The next problem, says Richard, was to encourage people to go to see those dedicated nurses, which proved to be difficult at first.
Initially, volunteers with Field Nurse badges were sent around the marts to hand out leaflets, but it became apparent they needed to change their tactics.
“That idea fell on stony ground and we began to realise confidentiality was going to be a big part of our success,” says Richard.
“It meant we got trained nurses to go around the marts instead; people who knew how to deal with conversation and if they felt there were telltale signs there, they could steer that person and that’s how it progressed.
“We actually found people who needed something straight away were going directly to the nurses, so it’s worked out well.”
The first few months were reasonably quiet, admits Richard, but they were soon inundated, and he reiterates their services are for anyone within the rural community, not just farmers.
The main draw is no appointment is needed – if the room is empty, go straight in and if it’s busy, you can simply come back in 10 minutes.
But the essential thing is there are no time constraints on how long you can talk to the nurse.
“The big one is, ’do I need to go? Am I bothering about nothing?’” says Richard.
“The GPs are very supportive of us now, whereas at first perhaps they thought we were going to diagnose.
“That’s not the case, we don’t do that – we signpost people.”
There have been cases where nurses have sent people straight to A&E, showcasing just how vital this mechanism can be.

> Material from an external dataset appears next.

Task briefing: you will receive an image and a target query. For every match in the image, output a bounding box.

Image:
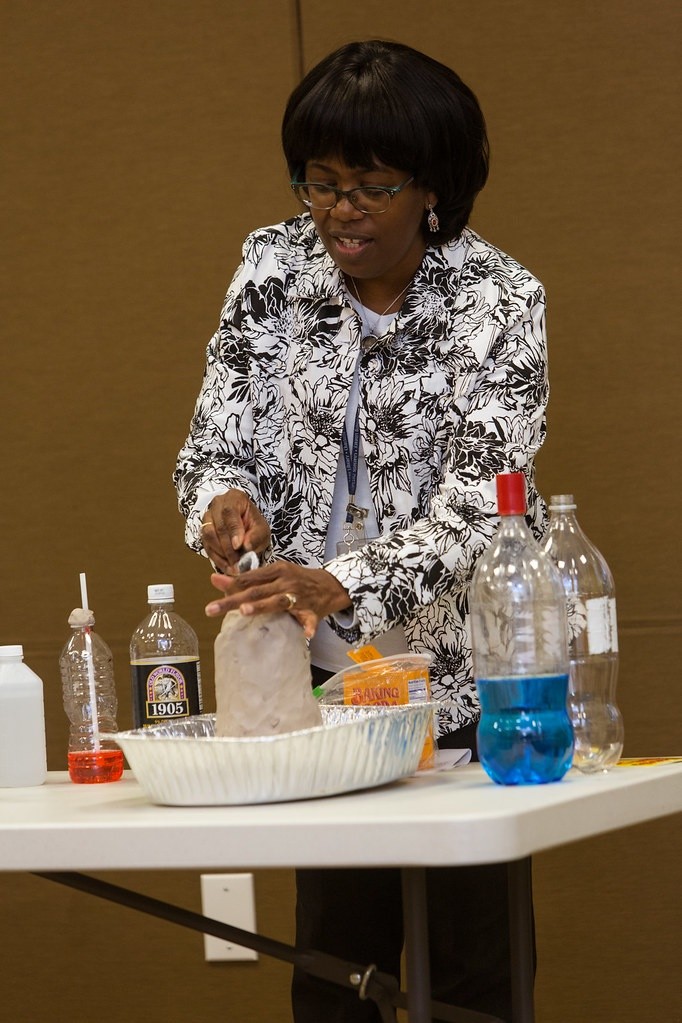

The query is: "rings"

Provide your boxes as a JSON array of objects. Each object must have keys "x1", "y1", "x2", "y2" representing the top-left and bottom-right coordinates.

“One farmer came to see a nurse and was told he had to go straight to hospital,” says Richard.
“He said he would go home to milk first and go in the morning.
“He would not go in the ambulance, so his wife took him, but he was in A&E for a number of days.”
A large percentage of those who do use Field Nurse are male and aged between 40 and 60, but the initiative attracts people from all walks of life, ages and backgrounds and families have approached the set-up too, bearing the pressures of a challenging dairy farm, for example.
In these instances, Field Nurse can reach out to other farming charities such as the Royal Agricultural Benevolent Institution, to push those cases to the right place.
Recently, they have expanded and have invested in a mobile trailer they can take to various shows across the North West and are also in the possession of an ex-NHS breast screening trailer that can be set up anywhere.
But it is Richard’s passion for rural lives in general that has propelled Field Nurse to what it is.
“I’m passionate the nurses we employ understand the rural way of life and how the rural person works,” says Richard.
“The chances are if that person can relate to them, they’ll get on and everything will be fine.”
Field Nurse is now a registered charity and was a regional finalist in the Rural Business Awards North, supported by Amazon.
On the back of that, Field Nurse was invited to Downing Street to put forward its business plan and this could lead to making more necessary connections to the NHS.
But what is most prominent is the fact that most of its donations have come from willing supporters who have the utmost respect for what Field Nurse is trying to achieve.
And it is an appreciative Richard who says that without that crucial backing of the project from the rural community itself, they would not be where they are today.